» **PASSAGE GIVEN**:

Is the motivation for "incrementing" the package name the desire for
atomic deploys? If so, and especially if you're doing Ruby stuff
(since Ruby apps tend to aggressively `require` everything), I
wouldn't worry about that optimization. I've never met a truly atomic
deploy. By the time you get to thinking about assets, multi-request
scenarios, and multiple servers, it all falls apart.

By not worrying about that, you're free to just keep many versions of
the same package in the repository (something Freight can actually
handle, unlike reprepro) and rollbacks can be done via apt-get or your
favorite CM tool.

>
> My question is about what should own the version of the application
> which is currently live, which comes down to what should own a current
> symlink pointing to one of the version folders above. e.g.
>
> /srv/webapp/v1
> /srv/webapp/v2
> /srv/webapp/current <- symlink to /srv/webapp/v2
>
> As far as I see it, it could be owned by:
>
> 1. The meta package (ie. webapp) via a post install script
> 2. The versioned package (ie. webapp-v2) via a post install script
> 3. Nothing to do with packages, managed only via configuration management

My comments above notwithstanding, I try to avoid postinstall scripts
as they leave files on your system unaccounted for from a `dpkg-query
-S` (or equivalent) point of view. So I suppose regardless of whether
it's a symbolic link or the version number itself, I vote for the CM
tool owning this.

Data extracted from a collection
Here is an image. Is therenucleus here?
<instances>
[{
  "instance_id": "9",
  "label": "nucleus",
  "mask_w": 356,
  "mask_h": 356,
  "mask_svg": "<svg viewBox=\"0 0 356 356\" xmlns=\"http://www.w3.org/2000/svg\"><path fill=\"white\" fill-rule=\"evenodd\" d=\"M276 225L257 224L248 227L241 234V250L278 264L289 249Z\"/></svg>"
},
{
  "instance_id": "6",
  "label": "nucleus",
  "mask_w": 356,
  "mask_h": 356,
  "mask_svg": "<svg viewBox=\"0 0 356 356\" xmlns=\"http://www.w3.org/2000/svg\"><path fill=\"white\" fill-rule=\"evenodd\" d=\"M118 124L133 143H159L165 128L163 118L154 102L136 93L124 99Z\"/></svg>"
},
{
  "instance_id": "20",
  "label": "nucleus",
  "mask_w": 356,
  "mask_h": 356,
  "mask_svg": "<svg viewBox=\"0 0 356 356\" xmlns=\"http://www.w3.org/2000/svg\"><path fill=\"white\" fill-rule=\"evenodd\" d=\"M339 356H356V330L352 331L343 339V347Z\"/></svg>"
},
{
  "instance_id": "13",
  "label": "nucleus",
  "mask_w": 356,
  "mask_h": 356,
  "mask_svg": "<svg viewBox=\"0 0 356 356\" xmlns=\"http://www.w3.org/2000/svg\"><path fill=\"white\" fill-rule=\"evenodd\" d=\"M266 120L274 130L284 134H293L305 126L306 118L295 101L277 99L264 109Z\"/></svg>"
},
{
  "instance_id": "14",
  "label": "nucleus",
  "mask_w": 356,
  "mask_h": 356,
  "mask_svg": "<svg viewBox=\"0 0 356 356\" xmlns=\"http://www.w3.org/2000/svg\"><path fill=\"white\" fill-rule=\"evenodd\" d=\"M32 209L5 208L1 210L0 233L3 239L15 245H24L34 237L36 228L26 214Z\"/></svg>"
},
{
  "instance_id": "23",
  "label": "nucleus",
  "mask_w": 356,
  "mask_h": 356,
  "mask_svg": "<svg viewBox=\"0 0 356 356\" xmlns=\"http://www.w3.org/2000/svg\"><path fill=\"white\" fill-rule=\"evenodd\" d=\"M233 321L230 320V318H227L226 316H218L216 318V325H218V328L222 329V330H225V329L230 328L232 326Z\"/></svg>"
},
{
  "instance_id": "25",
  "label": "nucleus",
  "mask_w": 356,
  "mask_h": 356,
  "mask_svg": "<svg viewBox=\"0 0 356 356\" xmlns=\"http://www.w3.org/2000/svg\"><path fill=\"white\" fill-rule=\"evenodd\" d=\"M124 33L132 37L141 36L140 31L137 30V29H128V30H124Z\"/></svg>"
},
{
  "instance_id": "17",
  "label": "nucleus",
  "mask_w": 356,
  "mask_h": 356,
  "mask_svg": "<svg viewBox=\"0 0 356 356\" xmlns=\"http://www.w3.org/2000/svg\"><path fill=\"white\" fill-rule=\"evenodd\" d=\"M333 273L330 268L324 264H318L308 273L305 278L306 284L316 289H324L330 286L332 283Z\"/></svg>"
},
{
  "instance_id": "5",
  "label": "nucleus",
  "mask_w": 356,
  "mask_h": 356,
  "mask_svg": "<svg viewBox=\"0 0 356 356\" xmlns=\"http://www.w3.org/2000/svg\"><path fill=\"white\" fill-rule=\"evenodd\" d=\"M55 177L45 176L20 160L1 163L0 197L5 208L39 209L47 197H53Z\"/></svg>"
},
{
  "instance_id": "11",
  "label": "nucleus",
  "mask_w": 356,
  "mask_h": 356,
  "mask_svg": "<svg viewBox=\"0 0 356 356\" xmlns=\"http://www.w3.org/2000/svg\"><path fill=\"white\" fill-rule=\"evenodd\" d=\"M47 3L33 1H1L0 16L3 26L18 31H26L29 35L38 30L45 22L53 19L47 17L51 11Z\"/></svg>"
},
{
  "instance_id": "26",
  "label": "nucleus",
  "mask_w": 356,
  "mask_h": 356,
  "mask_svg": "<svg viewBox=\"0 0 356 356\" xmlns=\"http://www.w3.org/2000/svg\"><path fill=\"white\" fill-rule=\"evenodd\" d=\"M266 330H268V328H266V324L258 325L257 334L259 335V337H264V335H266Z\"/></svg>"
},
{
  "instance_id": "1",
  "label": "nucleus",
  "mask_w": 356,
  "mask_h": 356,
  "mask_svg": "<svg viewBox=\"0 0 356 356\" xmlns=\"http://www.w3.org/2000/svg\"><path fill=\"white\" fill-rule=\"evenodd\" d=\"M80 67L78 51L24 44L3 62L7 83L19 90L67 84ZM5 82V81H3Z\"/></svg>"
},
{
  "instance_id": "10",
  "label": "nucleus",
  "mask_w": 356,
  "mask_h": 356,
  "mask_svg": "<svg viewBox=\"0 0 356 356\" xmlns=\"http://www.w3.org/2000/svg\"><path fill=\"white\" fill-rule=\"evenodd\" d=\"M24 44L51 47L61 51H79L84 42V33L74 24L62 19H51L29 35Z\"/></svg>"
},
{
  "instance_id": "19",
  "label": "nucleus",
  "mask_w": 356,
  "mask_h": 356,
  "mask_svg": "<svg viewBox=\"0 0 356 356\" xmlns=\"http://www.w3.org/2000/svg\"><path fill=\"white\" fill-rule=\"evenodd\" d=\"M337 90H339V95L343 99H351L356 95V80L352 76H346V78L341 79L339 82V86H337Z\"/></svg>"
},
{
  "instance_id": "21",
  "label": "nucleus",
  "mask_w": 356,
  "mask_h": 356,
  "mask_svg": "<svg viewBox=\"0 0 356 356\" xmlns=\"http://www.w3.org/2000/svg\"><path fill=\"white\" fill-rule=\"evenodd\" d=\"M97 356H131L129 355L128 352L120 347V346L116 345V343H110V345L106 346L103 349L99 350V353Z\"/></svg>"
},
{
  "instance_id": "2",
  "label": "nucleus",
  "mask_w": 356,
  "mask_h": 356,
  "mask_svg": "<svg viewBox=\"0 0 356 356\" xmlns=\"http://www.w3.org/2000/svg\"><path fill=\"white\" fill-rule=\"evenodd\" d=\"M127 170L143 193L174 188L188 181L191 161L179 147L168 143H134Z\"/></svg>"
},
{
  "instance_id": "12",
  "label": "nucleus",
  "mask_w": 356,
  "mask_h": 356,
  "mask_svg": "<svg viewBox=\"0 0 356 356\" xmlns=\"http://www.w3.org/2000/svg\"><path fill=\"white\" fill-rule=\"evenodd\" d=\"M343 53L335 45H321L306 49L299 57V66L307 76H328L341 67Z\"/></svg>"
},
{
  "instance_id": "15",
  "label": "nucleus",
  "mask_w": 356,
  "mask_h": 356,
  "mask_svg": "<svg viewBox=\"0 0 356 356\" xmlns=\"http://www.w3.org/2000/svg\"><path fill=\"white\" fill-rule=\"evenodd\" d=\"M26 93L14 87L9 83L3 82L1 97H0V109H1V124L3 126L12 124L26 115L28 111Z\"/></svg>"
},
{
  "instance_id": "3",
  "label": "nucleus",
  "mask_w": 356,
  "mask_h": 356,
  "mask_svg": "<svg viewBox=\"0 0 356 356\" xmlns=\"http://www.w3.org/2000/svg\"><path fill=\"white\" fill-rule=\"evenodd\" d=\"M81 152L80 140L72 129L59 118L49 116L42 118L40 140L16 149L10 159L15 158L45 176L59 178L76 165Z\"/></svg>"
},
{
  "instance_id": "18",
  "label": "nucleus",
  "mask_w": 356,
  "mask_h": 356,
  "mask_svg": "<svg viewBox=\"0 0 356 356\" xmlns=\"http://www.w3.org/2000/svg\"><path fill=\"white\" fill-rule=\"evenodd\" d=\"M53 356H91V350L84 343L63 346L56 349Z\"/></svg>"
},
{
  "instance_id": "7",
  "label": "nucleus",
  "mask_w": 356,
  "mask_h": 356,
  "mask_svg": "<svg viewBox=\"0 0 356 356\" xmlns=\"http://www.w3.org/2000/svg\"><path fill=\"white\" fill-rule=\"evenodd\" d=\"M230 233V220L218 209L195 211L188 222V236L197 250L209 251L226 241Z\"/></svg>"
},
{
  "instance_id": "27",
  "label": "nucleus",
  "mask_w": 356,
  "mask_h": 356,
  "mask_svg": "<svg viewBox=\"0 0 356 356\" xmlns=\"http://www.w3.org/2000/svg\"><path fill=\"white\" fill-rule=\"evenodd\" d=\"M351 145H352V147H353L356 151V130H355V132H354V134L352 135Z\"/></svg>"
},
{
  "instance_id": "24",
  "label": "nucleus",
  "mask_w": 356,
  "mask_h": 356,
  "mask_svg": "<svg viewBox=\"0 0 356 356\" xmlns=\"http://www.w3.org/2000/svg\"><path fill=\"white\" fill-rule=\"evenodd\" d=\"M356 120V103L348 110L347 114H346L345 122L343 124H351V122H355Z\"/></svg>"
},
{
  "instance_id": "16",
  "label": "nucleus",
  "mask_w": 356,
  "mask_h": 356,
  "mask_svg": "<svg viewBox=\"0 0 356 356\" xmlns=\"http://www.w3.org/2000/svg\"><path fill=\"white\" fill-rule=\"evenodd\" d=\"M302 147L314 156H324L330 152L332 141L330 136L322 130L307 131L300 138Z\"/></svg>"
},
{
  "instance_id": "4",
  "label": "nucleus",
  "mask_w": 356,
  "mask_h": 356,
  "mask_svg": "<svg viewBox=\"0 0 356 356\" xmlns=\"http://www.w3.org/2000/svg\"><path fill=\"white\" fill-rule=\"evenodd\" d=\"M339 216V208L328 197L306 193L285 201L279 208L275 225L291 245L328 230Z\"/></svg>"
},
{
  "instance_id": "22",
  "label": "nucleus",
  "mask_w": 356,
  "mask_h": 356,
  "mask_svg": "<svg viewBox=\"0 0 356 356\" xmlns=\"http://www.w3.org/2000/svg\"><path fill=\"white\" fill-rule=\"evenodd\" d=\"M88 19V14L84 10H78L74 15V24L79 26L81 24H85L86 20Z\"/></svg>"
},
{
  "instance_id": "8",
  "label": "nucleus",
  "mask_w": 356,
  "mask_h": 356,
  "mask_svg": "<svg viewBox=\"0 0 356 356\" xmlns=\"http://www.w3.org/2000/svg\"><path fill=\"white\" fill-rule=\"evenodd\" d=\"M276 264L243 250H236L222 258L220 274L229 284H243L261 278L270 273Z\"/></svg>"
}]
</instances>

» **YOUR TASKS**:
**1.** In the reply about package deploys, what does Freight handle that reprepro does not?
**2.** Retype part of the reply about package deploys, beginning at the words "Is the motivation" and stopping after the words "favorite CM tool.".
**3.** Why does the reply about package deploys avoid postinstall scripts?

» **COMPLETED EXERCISE**:
**1.** Freight can keep many versions of the same package in the repository.

**2.**
Is the motivation for "incrementing" the package name the desire for
atomic deploys? If so, and especially if you're doing Ruby stuff
(since Ruby apps tend to aggressively `require` everything), I
wouldn't worry about that optimization. I've never met a truly atomic
deploy. By the time you get to thinking about assets, multi-request
scenarios, and multiple servers, it all falls apart.

By not worrying about that, you're free to just keep many versions of
the same package in the repository (something Freight can actually
handle, unlike reprepro) and rollbacks can be done via apt-get or your
favorite CM tool.

**3.** Postinstall scripts leave files on the system that are unaccounted for from the point of view of `dpkg-query -S` or an equivalent. For that reason, the writer prefers to let the configuration management tool own the current symlink.